A. B. Yehoshua, author of A Woman in Jerusalem
“A merciless eye- and heart-witness report on the corruption of the Zionist idea in the occupied West Bank. David Shulman, one of Israel’s most prominent scholars, documents passionately his and a small group of his activist friends’ resistance against overwhelming forces of fanaticism and indifference. This is an invaluable testimony to the still-living conscience which brings light to our darkness.”

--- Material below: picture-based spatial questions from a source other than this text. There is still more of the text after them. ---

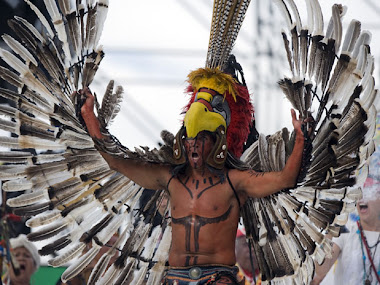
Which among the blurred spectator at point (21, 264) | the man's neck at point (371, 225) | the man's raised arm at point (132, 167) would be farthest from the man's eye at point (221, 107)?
the blurred spectator at point (21, 264)

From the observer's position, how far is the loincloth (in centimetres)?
338

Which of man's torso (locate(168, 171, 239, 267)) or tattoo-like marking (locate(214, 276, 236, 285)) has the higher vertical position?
man's torso (locate(168, 171, 239, 267))

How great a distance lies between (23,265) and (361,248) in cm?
257

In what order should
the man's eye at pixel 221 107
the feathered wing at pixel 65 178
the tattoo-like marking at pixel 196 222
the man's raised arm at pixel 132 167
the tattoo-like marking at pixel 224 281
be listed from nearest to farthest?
the tattoo-like marking at pixel 224 281 → the tattoo-like marking at pixel 196 222 → the man's eye at pixel 221 107 → the man's raised arm at pixel 132 167 → the feathered wing at pixel 65 178

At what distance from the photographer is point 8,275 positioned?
534 cm

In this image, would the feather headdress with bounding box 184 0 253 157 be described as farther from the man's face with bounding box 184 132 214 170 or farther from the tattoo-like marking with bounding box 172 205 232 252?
the tattoo-like marking with bounding box 172 205 232 252

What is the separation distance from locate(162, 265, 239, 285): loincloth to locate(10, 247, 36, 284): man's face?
2.16 metres

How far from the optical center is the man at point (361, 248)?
Answer: 203 inches

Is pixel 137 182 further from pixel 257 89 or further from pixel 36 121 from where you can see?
pixel 257 89

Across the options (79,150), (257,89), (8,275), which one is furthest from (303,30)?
(257,89)

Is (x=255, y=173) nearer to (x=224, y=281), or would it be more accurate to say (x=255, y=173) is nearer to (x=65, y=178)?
(x=224, y=281)

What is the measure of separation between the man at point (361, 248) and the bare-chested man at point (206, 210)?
1965 millimetres

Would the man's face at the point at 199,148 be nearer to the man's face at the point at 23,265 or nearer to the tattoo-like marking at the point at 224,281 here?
the tattoo-like marking at the point at 224,281

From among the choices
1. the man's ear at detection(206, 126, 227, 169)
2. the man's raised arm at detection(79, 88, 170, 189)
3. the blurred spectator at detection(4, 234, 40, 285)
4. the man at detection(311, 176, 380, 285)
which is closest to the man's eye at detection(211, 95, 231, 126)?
the man's ear at detection(206, 126, 227, 169)
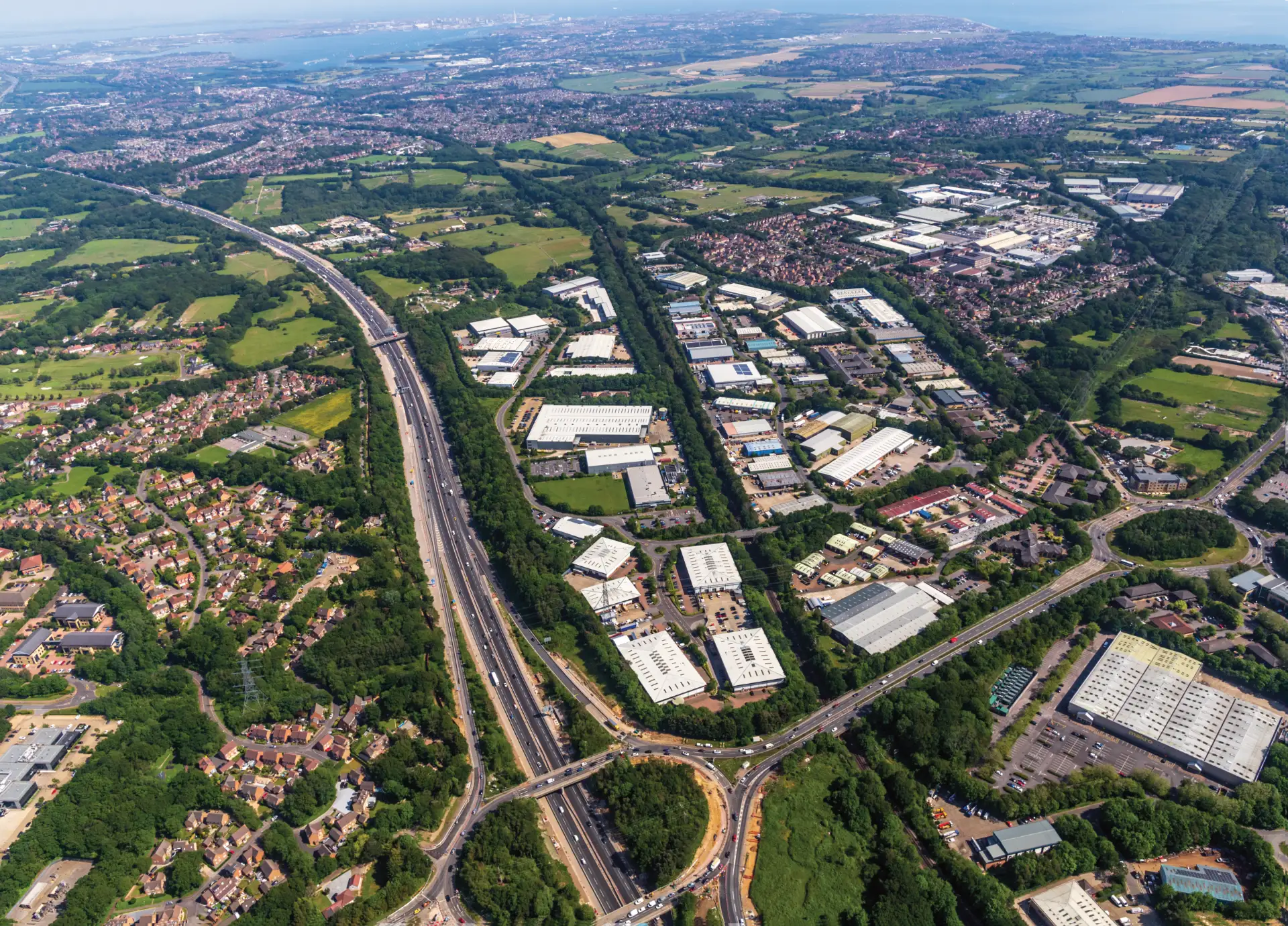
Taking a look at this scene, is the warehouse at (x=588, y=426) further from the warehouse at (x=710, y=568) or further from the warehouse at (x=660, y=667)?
the warehouse at (x=660, y=667)

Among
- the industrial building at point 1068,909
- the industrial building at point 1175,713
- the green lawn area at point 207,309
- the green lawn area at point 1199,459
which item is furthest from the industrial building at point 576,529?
the green lawn area at point 207,309

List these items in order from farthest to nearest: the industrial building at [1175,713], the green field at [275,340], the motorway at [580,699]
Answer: the green field at [275,340] < the industrial building at [1175,713] < the motorway at [580,699]

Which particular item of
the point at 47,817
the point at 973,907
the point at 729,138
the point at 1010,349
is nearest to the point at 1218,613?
the point at 973,907

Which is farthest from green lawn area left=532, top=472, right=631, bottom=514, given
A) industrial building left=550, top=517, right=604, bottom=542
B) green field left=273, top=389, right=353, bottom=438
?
green field left=273, top=389, right=353, bottom=438

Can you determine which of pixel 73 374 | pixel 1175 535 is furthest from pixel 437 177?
pixel 1175 535

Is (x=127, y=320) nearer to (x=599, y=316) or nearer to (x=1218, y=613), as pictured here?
(x=599, y=316)

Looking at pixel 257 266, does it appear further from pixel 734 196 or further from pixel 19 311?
pixel 734 196
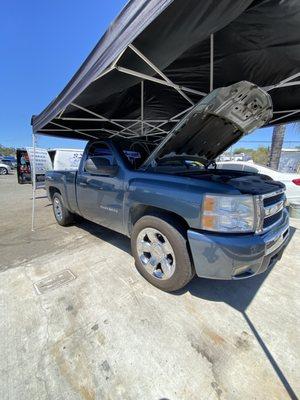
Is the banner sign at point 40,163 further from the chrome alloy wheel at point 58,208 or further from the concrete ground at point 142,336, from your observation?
the concrete ground at point 142,336

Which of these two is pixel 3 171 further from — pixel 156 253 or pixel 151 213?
pixel 156 253

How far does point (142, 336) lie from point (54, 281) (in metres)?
1.50

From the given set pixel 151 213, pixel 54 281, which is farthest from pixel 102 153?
pixel 54 281

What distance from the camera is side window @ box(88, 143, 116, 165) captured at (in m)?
3.30

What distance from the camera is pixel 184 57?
279 cm

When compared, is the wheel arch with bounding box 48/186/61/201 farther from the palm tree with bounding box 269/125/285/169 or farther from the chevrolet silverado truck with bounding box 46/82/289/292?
the palm tree with bounding box 269/125/285/169

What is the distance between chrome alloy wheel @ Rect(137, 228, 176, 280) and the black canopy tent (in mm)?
1843

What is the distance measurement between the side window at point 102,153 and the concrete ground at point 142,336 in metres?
1.56

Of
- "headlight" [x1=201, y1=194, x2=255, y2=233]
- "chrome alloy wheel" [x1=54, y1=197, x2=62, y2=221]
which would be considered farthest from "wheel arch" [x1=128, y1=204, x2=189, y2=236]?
"chrome alloy wheel" [x1=54, y1=197, x2=62, y2=221]

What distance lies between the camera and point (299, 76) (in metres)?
3.05

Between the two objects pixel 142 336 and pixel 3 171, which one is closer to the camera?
pixel 142 336

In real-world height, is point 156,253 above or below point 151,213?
below

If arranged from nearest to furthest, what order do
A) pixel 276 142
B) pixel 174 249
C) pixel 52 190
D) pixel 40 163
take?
1. pixel 174 249
2. pixel 52 190
3. pixel 276 142
4. pixel 40 163

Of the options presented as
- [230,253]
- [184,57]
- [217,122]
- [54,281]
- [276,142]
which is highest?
[184,57]
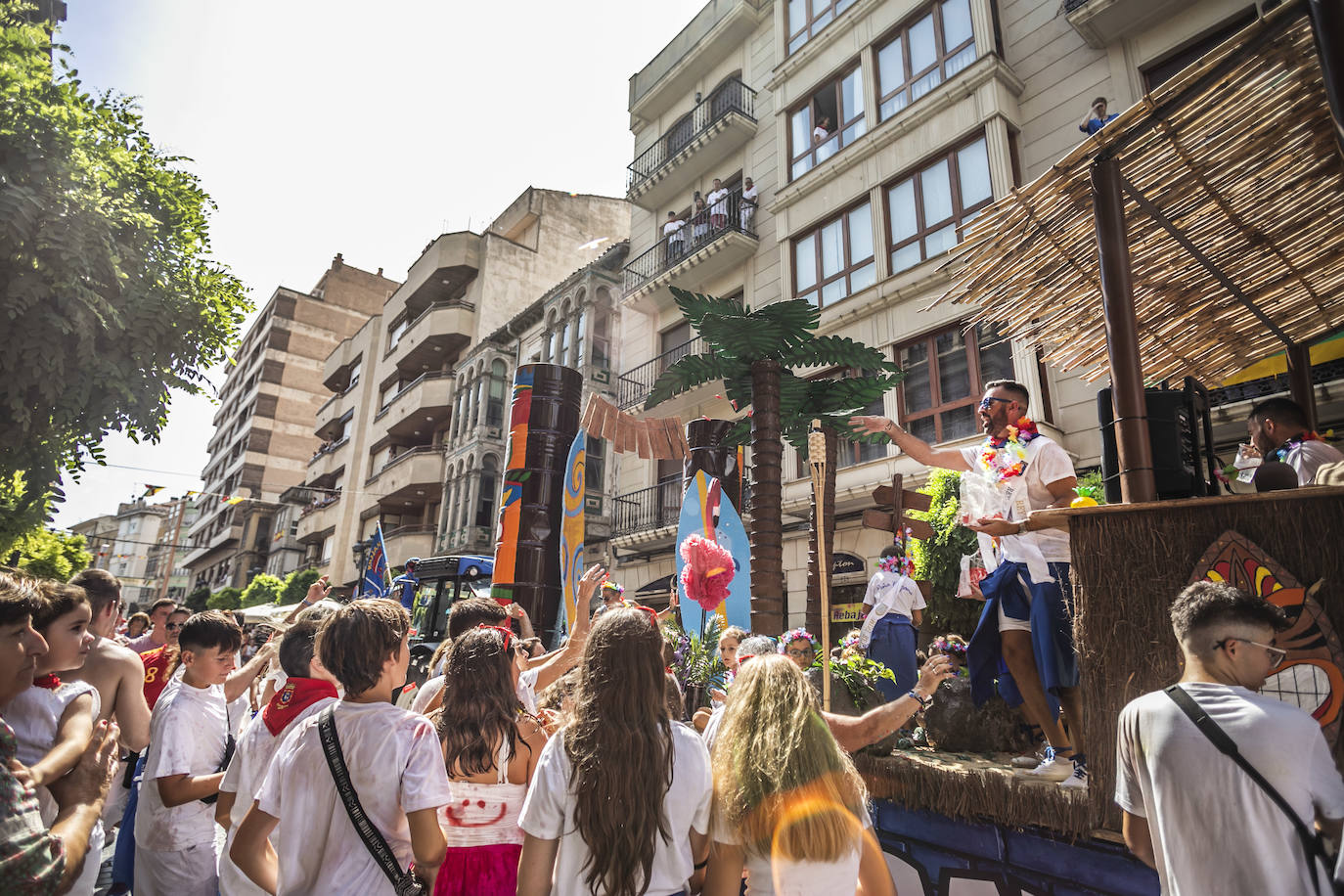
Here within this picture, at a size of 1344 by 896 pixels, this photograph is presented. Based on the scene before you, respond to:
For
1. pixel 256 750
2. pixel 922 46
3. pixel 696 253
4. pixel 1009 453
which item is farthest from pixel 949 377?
pixel 256 750

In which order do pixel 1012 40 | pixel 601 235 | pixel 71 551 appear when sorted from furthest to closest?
1. pixel 601 235
2. pixel 71 551
3. pixel 1012 40

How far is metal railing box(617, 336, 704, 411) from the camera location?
63.4 feet

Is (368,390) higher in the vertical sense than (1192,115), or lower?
higher

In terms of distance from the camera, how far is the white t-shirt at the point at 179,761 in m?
3.31

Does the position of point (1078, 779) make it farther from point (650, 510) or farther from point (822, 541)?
point (650, 510)

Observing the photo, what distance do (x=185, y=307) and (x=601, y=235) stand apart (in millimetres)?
23801

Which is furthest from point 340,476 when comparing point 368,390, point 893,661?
point 893,661

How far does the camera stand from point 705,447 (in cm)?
845

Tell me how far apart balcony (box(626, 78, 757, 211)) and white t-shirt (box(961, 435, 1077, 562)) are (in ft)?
54.0

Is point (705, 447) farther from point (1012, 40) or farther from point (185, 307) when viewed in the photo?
point (1012, 40)

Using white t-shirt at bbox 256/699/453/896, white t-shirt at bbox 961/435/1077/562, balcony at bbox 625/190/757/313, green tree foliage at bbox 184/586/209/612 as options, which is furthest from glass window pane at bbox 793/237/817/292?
green tree foliage at bbox 184/586/209/612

Yaron Ezrahi, author of Rubber Bullets: Power and Conscience in Modern Israel
| Publication Date: June 1, 2007 | Cloth • 236 pages • $22.00 • £13.00 |
| UK Publication Date: June 1, 2007 | ISBN: 0-226-75574-6 |
On the eve of yet another effort at forging a lasting peace in Israel and Palestine, American-born Israeli David Shulman takes readers into the heart of the long-running conflict with Dark Hope, an eye-opening memoir that reveals the unforgettable human stories behind the angry faces and despairing pronouncements. A soul-searching memoir, Dark Hope chronicles the efforts of Shulman and his companions—Israeli and Palestinian both—in the peace group Ta‘ayush to bring aid to Palestinians living in the West Bank and Gaza. In the face of hostile settlers, police, and soldiers, the members of Ta‘ayush work through checkpoints and blockades to deliver food, medicine, and basic human comfort. By focusing on the human dimension of the occupation, Shulman forcefully clarifies its inherent injustice. We meet ardent partisans on both sides—but we also see ordinary people radicalized by conflict. Settlers shoot innocent Palestinians harvesting olives, soldiers blow up houses, police savagely beat nonviolent demonstrators, and families and communities are irrevocably destroyed. With Dark Hope, Shulman has written an unforgettable book, an attempt to discover how his beloved Israel went wrong—and how it might still be brought back.
David Shulman teaches at the Hebrew University of Jerusalem and has been a MacArthur fellow. He was born in Iowa but moved to Israel in 1967 at age eighteen.